Dataset excerpt
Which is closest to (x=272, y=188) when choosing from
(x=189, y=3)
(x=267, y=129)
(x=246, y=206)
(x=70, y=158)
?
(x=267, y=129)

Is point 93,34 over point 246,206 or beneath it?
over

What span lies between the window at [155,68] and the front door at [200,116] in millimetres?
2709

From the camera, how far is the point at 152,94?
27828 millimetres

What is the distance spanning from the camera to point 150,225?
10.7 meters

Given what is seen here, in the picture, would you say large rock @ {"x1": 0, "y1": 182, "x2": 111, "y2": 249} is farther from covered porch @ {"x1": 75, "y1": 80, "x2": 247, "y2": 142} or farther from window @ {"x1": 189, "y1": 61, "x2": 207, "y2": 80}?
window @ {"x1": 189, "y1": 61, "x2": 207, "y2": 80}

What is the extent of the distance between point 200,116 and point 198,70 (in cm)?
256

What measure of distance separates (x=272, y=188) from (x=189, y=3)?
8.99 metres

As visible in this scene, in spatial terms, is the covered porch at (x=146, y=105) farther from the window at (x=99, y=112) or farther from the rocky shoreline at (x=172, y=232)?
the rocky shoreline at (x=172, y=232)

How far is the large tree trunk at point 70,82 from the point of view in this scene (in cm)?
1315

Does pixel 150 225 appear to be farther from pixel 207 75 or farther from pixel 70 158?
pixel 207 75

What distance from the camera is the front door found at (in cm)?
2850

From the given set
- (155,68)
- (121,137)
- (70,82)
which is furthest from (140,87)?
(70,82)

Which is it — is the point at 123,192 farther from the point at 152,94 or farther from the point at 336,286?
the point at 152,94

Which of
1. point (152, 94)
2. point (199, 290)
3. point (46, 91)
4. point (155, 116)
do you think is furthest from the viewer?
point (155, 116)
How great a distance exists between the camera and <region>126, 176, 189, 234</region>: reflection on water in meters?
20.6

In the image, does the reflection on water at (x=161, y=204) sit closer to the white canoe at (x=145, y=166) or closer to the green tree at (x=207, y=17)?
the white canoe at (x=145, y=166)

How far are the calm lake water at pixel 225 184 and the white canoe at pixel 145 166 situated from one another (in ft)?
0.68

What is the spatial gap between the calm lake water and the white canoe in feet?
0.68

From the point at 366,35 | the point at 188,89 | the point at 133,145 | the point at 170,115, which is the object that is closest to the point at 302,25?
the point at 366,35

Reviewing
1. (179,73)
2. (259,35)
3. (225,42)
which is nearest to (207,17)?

### Aim:
Word for word, write out all of the data above.

### Written answer:
Which is closest to (x=272, y=188) when choosing from
(x=189, y=3)
(x=267, y=129)
(x=246, y=206)
(x=70, y=158)
?
(x=267, y=129)

Is point 93,34 over point 246,206 or beneath it?
over

What span lies between the window at [155,68] and the front door at [200,116] in millimetres?
2709

From the camera, how far is the point at 152,94?
27828 millimetres

What is the distance spanning from the camera to point 150,225?
10.7 meters

Given what is seen here, in the picture, would you say large rock @ {"x1": 0, "y1": 182, "x2": 111, "y2": 249} is farther from covered porch @ {"x1": 75, "y1": 80, "x2": 247, "y2": 142} or farther from window @ {"x1": 189, "y1": 61, "x2": 207, "y2": 80}?
window @ {"x1": 189, "y1": 61, "x2": 207, "y2": 80}

What is the extent of the distance between point 200,116 and point 198,70 (in cm)?
256

What measure of distance separates (x=272, y=188) from (x=189, y=3)?
8.99 metres

As visible in this scene, in spatial terms, is the covered porch at (x=146, y=105) farther from the window at (x=99, y=112) or farther from the rocky shoreline at (x=172, y=232)?
the rocky shoreline at (x=172, y=232)

How far is the large tree trunk at point 70,82 from the point of view in this scene (in cm)?
1315

Does pixel 150 225 appear to be farther from pixel 207 75 or farther from pixel 70 158?
pixel 207 75

What distance from the camera is the front door found at (in cm)?
2850

From the given set
- (155,68)
- (121,137)
- (70,82)
which is furthest from (140,87)?
(70,82)

Which is it — is the point at 123,192 farther from the point at 152,94 or farther from the point at 336,286?
the point at 152,94

Which of
1. point (152, 94)
2. point (199, 290)
3. point (46, 91)
4. point (155, 116)
do you think is furthest from the viewer?
point (155, 116)
How great a distance exists between the camera and <region>126, 176, 189, 234</region>: reflection on water in meters?
20.6

In the image, does the reflection on water at (x=161, y=204) sit closer to the white canoe at (x=145, y=166) or closer to the green tree at (x=207, y=17)?
the white canoe at (x=145, y=166)

How far are the calm lake water at pixel 225 184 and the white canoe at pixel 145 166 situated from one another (in ft)?
0.68

What is the spatial gap between the calm lake water and the white canoe in feet?
0.68

From the point at 366,35 | the point at 188,89 | the point at 133,145 | the point at 170,115, which is the object that is closest to the point at 302,25?
the point at 366,35

Reviewing
1. (179,73)
2. (259,35)
3. (225,42)
which is nearest to (207,17)?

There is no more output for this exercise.